CORTE SUPREMA DE JUSTICIA República de Colombia Corte Suprema de Justicia Desacato No. 82557 CORTE SUPREMA DE JUSTICIA SALA DE CASACIÓN PENAL SALA DE DECISIÓN DE TUTELAS N° 2 JOSÉ LUIS BARCELÓ CAMACHO Magistrado ponente ATP6166-2015 Radicación n° 82557 (Aprobado Acta No. 375) Bogotá D.C., veintidós (22) de octubre de dos mil quince (2015).
OBJETO DEL PRONUNCIAMIENTO Desatar el grado jurisdiccional de consulta respecto de la providencia proferida el 6 de octubre de la presente anualidad, mediante la cual la Sala de Decisión Penal del Tribunal Superior del Distrito Judicial de Neiva sancionó al Director de Sanidad del Ejército Nacional, por desacato frente al fallo de tutela que concedió el amparo constitucional deprecado por la agente oficiosa de HERNANDO SÁENZ CRUZ.
ANTECEDENTES RELEVANTES El 30 de julio de 2015, la Sala Penal del Tribunal de Neiva emitió sentencia a través de la cual amparó el derecho de petición invocado por Luz Nelly Sáenz Cruz, agente oficiosa de su hermano HERNANDO SÁENZ CRUZ, por lo que ordenó a la Dirección de Sanidad del Ejército Nacional que dentro de las 48 horas siguientes « proceda a contestar de fondo las solicitudes que el accionante radicara ante esa entidad el 15 de abril, 7 de mayo y 26 de junio hogaño », a través de las cuales había deprecado la práctica de una junta médico laboral, por cuanto al ciudadano prenombrado no se le practicó dicho examen cuando fue retirado de la Institución. La determinación cobró firmeza dado que ninguna de las partes la impugnó. SOLICITUD Y TRÁMITE La agente oficiosa del accionante comunicó al Tribunal de primer nivel el presunto incumplimiento de la orden impartida, con fundamento en lo cual, el 25 de septiembre de este año, la colegiatura mencionada abrió formalmente el incidente de desacato.
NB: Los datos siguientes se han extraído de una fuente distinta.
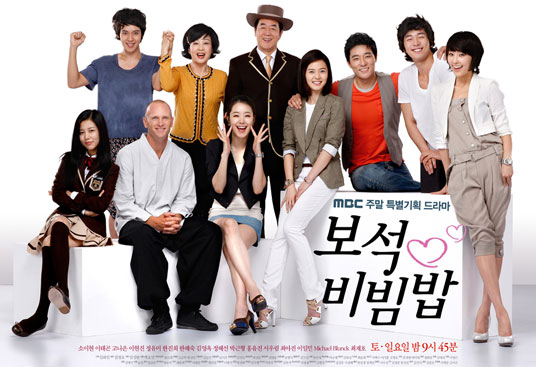 Assorted Gems korean drama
La Dirección de Sanidad adujo que el 26 de junio anterior había respondido la petición del demandante, y ajuntó copia del oficio respectivo, así como de las guías de correspondencia que acreditan su entrega. Mediante proveído del 6 de octubre último, el a quo sancionó por desacato al Director de la dependencia aludida, por lo que le impuso 3 días de arresto y 1 salario mínimo legal mensual vigente (SMLMV) de multa.
Encontró que la contestación ofrecida por la entidad no resolvió la solicitud de realización de una junta médico laboral, sino que hizo referencia a la imposibilidad de cumplir la orden impartida al Hospital Militar Central en otro procedimiento de tutela, encaminada a que se practicara un examen médico al actor. Previo a que el diligenciamiento fuera remitido a la Sala de Casación Penal para que se desatara la consulta respectiva, la autoridad en referencia allegó copia de una nueva respuesta, enviada al demandante el 5 de octubre de este año, en la que corrigió el yerro de incongruencia detectado por el Tribunal.
CONSIDERACIONES DE LA CORTE Al tenor de lo normado en el artículo 52, inciso 2º, del Decreto 2591 de 1991, es competente este Cuerpo Colegiado para adelantar el grado jurisdiccional de consulta respecto de la sanción por desacato impuesta por la Sala Penal del Tribunal de Neiva. Indudablemente, la orden impartida en sede de tutela es de obligatorio acatamiento por la autoridad llamada a cumplirla, por tanto, debe hacerlo dentro del término perentorio establecido en el fallo respectivo.
Si no ocurre así, además de continuar vulnerando el derecho o derechos fundamentales objeto de amparo, se desconoce la providencia mediante la cual se protegieron dichas garantías. En torno de dicha situación y de conformidad con los principios de eficacia y efectividad, el ordenamiento jurídico radicó en cabeza del juez constitucional las facultades necesarias para obtener el cumplimiento material de la orden respectiva y sancionar por desacato al funcionario que la ha incumplido injustificadamente.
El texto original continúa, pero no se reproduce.